This is way cool. Would be interesting also to do the same measurement on old peat or peat-based mix. Say, if someone was repotting a plant from a year-old peat mix. Is anyone repotting from peat any time soon? I think I repotted my last peat-only plant only 2 weeks ago :(

Soil porosity values are well documented and can even be calculated from the various particle sizes in the soil. Published values (percent air space within the soil) range from about 40%-60%, usually very close to 50%. This holds all the way to pure sand and even larger solid materials, as shown by your gravel result. Your value of 30% is anomolously low, perhaps because there was a small amount of water already present, perhaps experimental error (since the water capacity was measured at 35%, physically impossible to be more than the porosity).

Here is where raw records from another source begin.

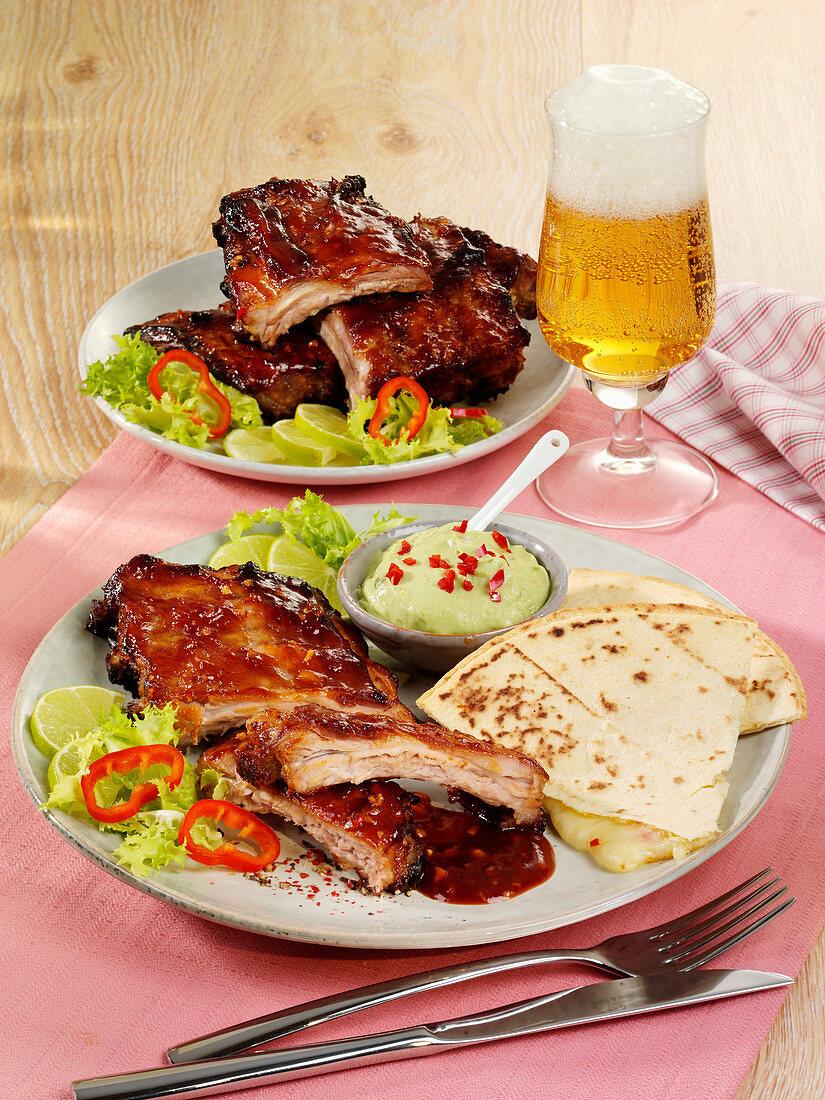 Barbecue Spareribs mit Guacamole und Quesadilla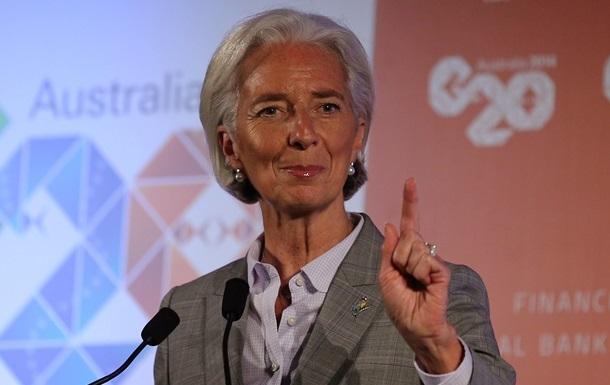 Глава МВФ продолжит работу, несмотря на разбирательства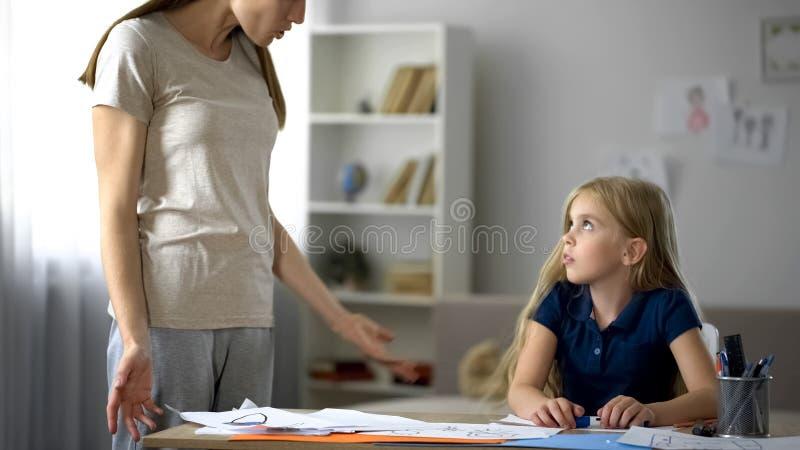 Boze moeder die en bij weinig dochter, familieproblemen kritiseren gillen stock afbeeldingen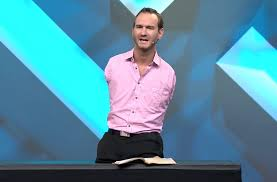 Limbless Evangelist' Nick Vujicic Thanks God After Witnessing ...
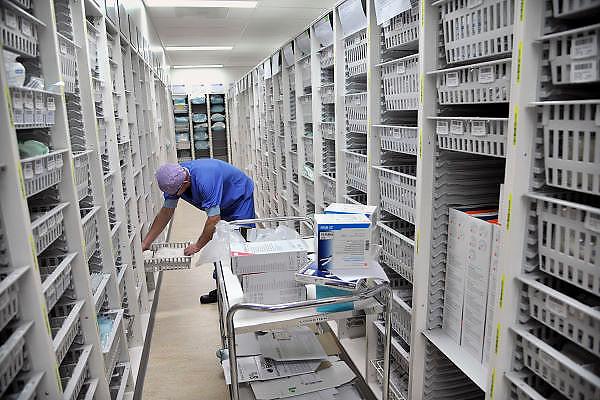 Nederland, Nijmegen, 2-2-2012Opslag en voorraad van steriele instrumenten en medicijnen op de nieuwe en state of the art operatieafdeling van het umc radboud.Foto: Flip Franssen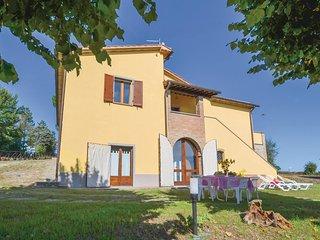 4 bedroom Villa in Pistrino di Mezzo, Umbria, Italy : ref 5541064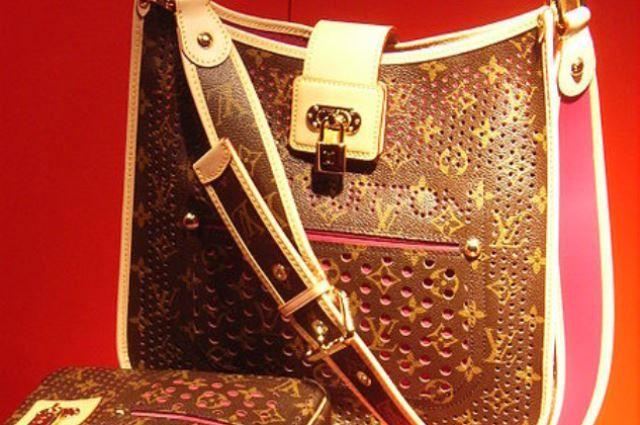 Настоящий образец Louis Vuitton
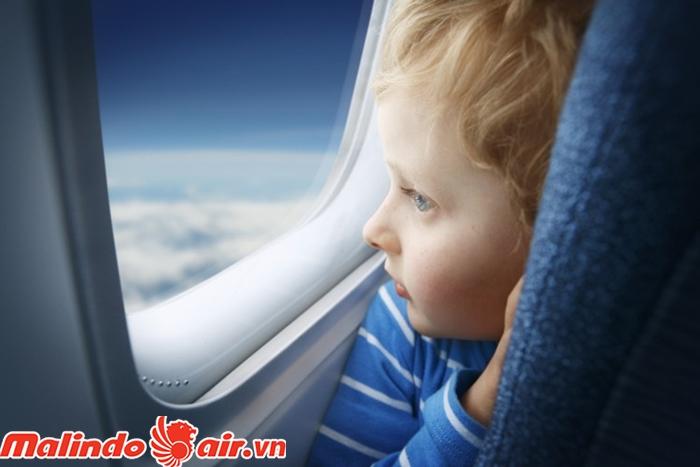 Kéo rèm cửa khi cất hạ cánh là điều bắt buộc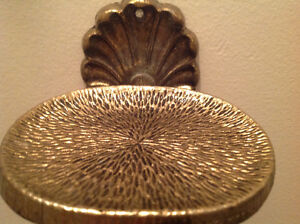Beautiful Solid Brass Vintage Shell Shaped Soap Dish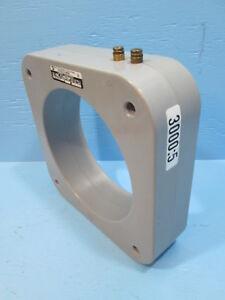 Square D 140-302 3000:5 Ratio Current Transformer 25-400 Hz CT 600V 10KV 104302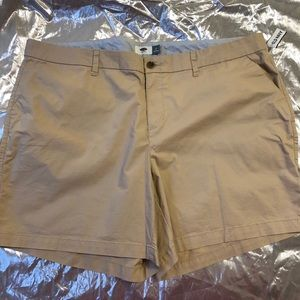 Old Navy NWT khaki Bermuda Shorts Plus Size 22 😎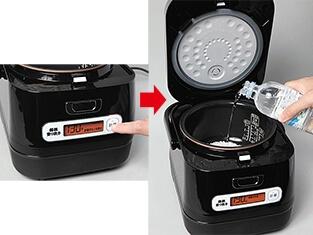 米を入れ、計量ボタンを押すと最適な水の量が表示されるので、「OK」の表示に変わるまで水を入れる。5cc刻みなので、最後の微調整がやや難しい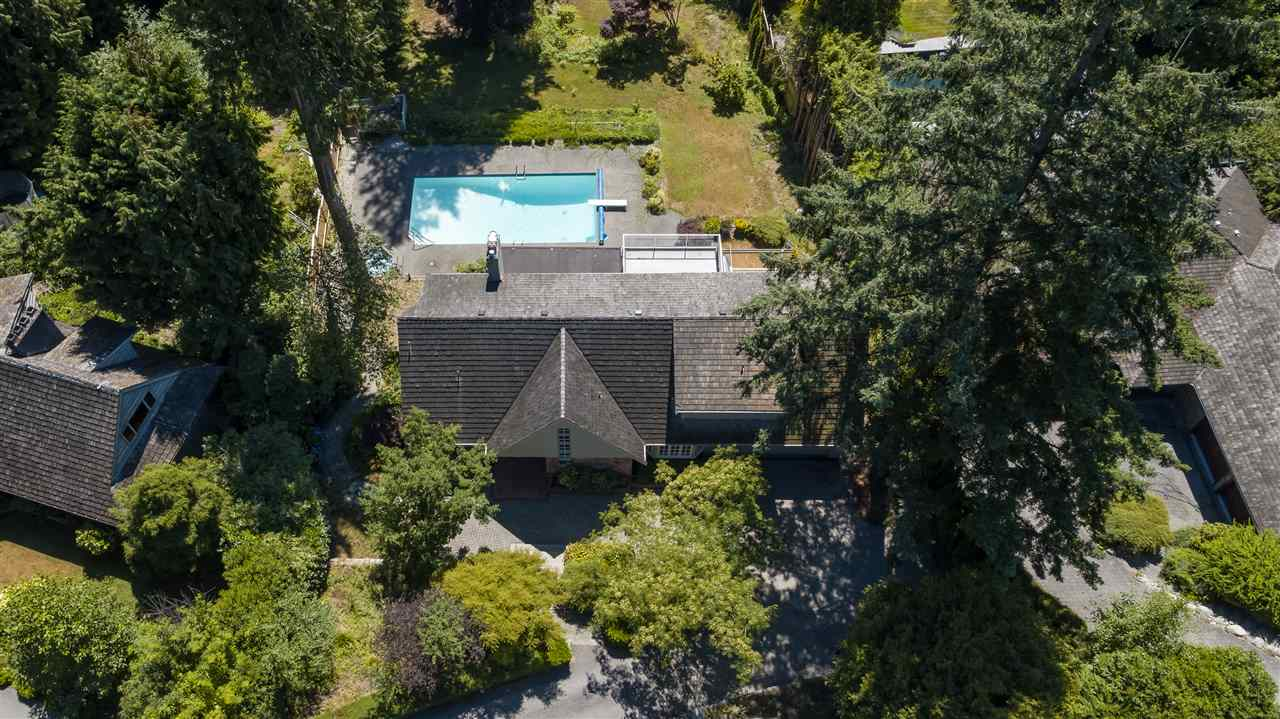 Detached at 3050 SPENCER DRIVE, West Vancouver, British Columbia. Image 16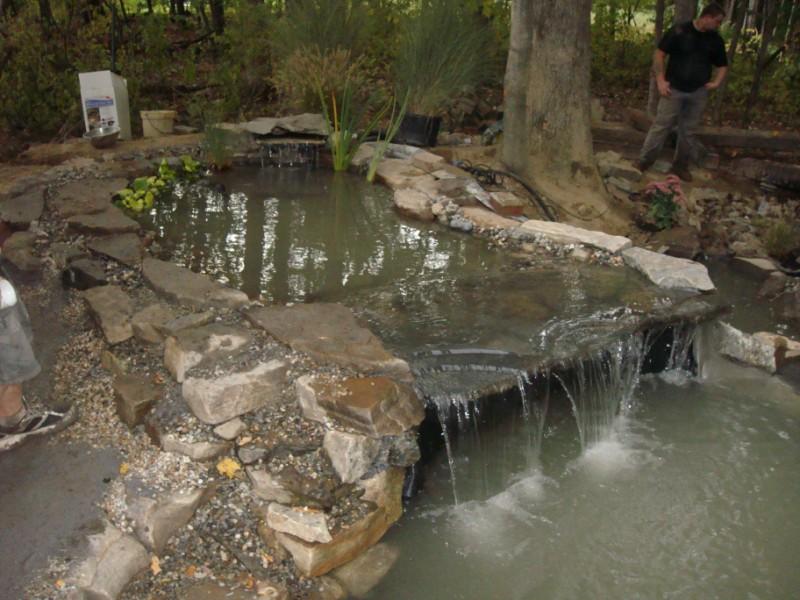 Natural Stone Waterfall Weir Edge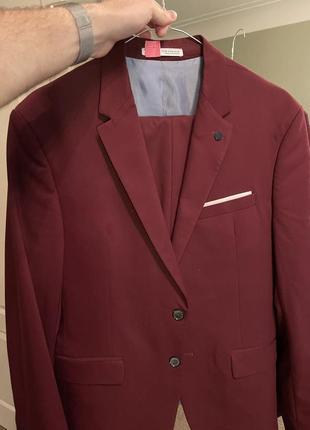 Малиновий класичний чоловічий костюм zara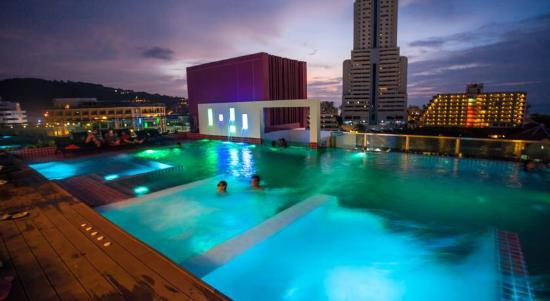 Very Romantic Review Of Sleep With Me Hotel Patong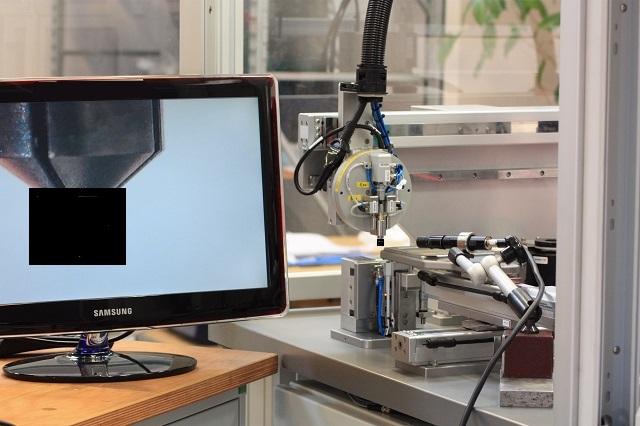 Specialmaskiner - montering og visionkontrol af mikroskopiske emner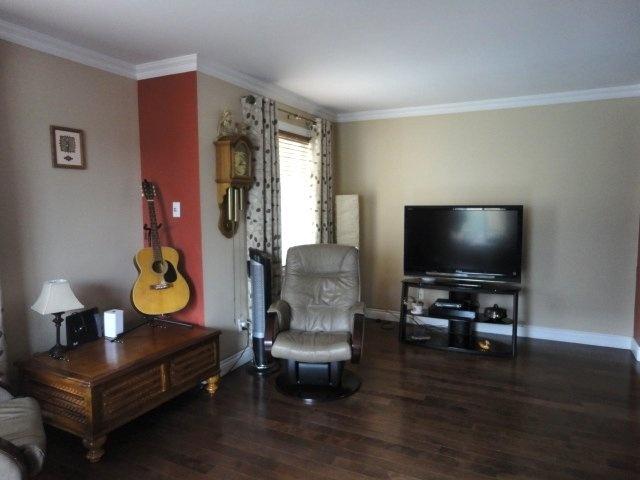 living-room-condo-4905-Av-Colomb-app-202-Brossard-qc.jpg
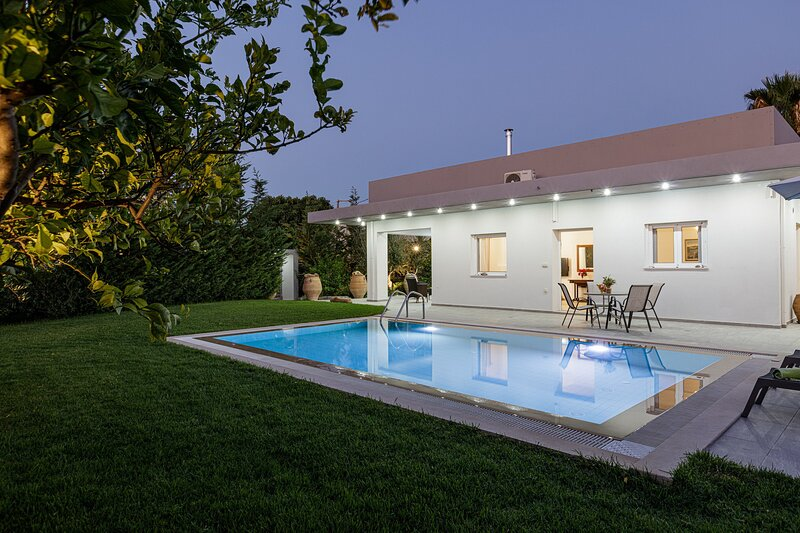Modern,Newly built,Next to amenities,Private pool, vacation rental in Milopotamos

Published values for the water holding capacity are generally about 10% lower than the total porosity for mineral soils. The value of 35% for your soil is actually at the low end (again there may have been 5%-10% moisture already in the soil), with values up to 50% for heavy soils being quite common. Sand, and fine gravels, are much lower, around the 25% value you show for gravel.

They don't describe peat as "fluffy" for nothing ;) One of the problems with peat is the very large difference between the amount of water retained from a dynamic watering, and the maximum amount of water which can be soaked up, for example from standing in a saucer. This is what you referred to as wettability in another thread. Although peat retains air from a simple watering, it can become almost fully saturated from being allowed t soak up water. You can measure this by a third experiment where the cup is allowed to stand in water for a few hours.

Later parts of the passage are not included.